В доме на холме. Храните тайны у всех на виду | страница 45



Однажды вечером, желая Клоду спокойной ночи, убирая волосы с его лба, слушая, как он мило и сонно рассказывает о своем дне, Рози сжала ладонь Пенна в поисках поддержки и поглубже вдохнула.

— Разве ты не устаешь от этих переодеваний? — мягко спросила она.

Клод наморщил лоб. Пожал плечиками.

— Да все нормально.

— Знаешь, — осторожно, очень осторожно проговорил Пенн, — ты мог бы ходить в школу в платье или юбке, если тебе хочется. В этом не было бы ничего страшного.

— Нет, было бы, — возразил Клод.

Рози почувствовала, что на глаза навернулись слезы естественного облегчения от того, что Клод не ухватился за эту возможность немедленно. Но она все же настаивала:

— Да нет же, не было бы!

— Другие дети стали бы надо мной смеяться. — Глаза Клода тоже были полны влаги.

— Верно, — признал Пенн. — Стали бы. Но и в этом нет ничего страшного. Они же не со зла. Посмеялись бы день-другой, а потом позабыли бы о тебе и стали смеяться над чем-то другим.

— Они никогда не позабыли бы. Они смеялись бы надо мной каждый день, вечно.

— Мы бы тебе помогли, — сказала Рози. — Мы могли бы придумать, как отвечать на насмешки. Мы могли бы придумать способы их игнорировать.

— Не могли бы.

— Мы могли бы поговорить с мисс Эпплтон.

— Мисс Эпплтон меня не любит.

— Конечно же, любит!

— Нет, она считает, что я странный. И если я буду ходить в школу в платье, она будет думать, что я очень странный.

— Ты не будешь странным. Ты будешь в платье. Умный, милый, добрый, забавный ты — в платье. Это было бы нормально.

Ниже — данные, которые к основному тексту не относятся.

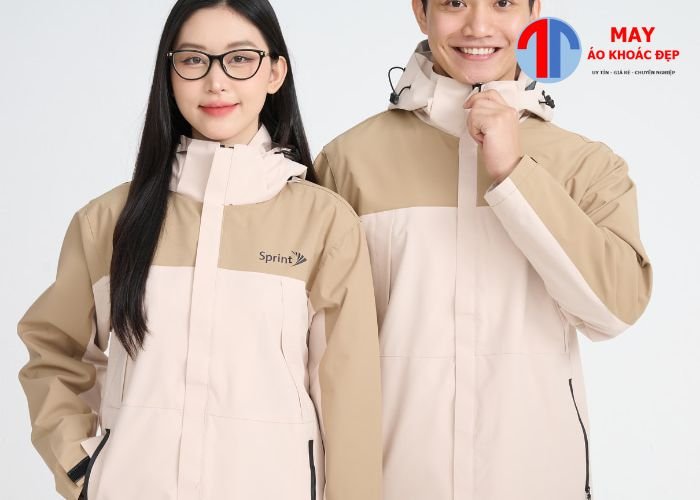 May áo gió tại Đồng Nai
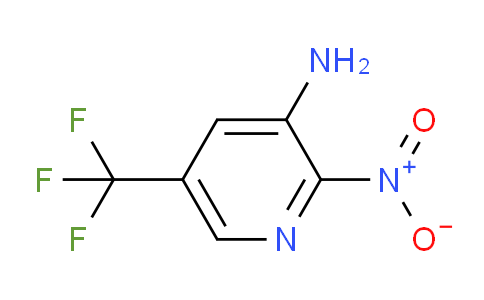 AM204166 | 1805964-46-8 | 3-Amino-2-nitro-5-(trifluoromethyl)pyridine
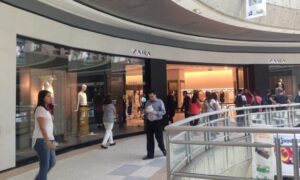 Zara regresará a Venezuela a finales de abril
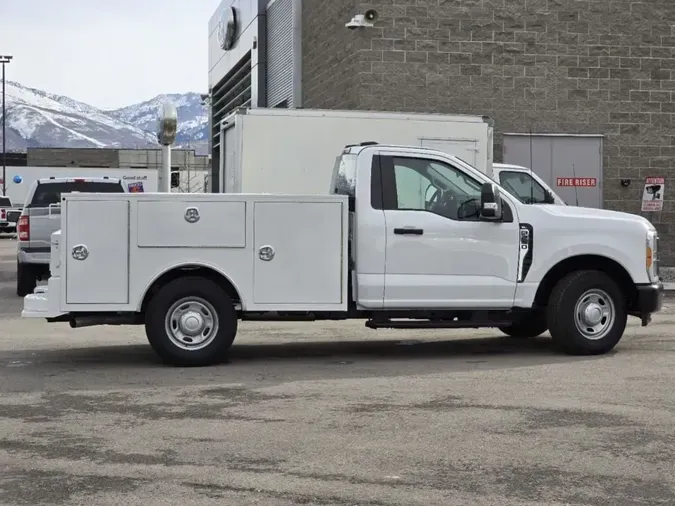 2023 Ford Super Duty F-250 SRW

— Нет, — мотнул головой Клод, — нормально другое. Настоящая одежда дома, садовская одежда в садике. Я могу просто переодеваться.

Это «настоящая» звенело в голове у Пенна, пока не стало оглушительным.

— Ну, конечно, это тоже нормально. Но ты должен иметь возможность быть тем, кто ты есть, носить то, что тебе нравится. Другие дети, воспитательница, друзья, — словом, все нормально к этому отнесутся. Все любят тебя таким, каков ты есть.

— Никто, кроме вас, — не согласился Клод. — Никто, кроме нас. Мы — единственные.

Мы — единственные. Эти слова преследовали Рози, донимали ее. Они вытеснили немало других забот, чтобы скачком переместиться на третью или четвертую позицию. Рози была благодарна за то, что Клод ощущает поддержку дома. И была в ужасе, что Клод чувствует себя таким незащищенным вне дома. Но Рози привыкла к противоречивым эмоциям, поскольку была матерью и знала каждый миг каждого дня, что никто в целом мире не мог бы любить, или ценить, или поддерживать ее детей так же хорошо, как это делала она, — и все же необходимо, тем не менее, отправлять их в этот мир.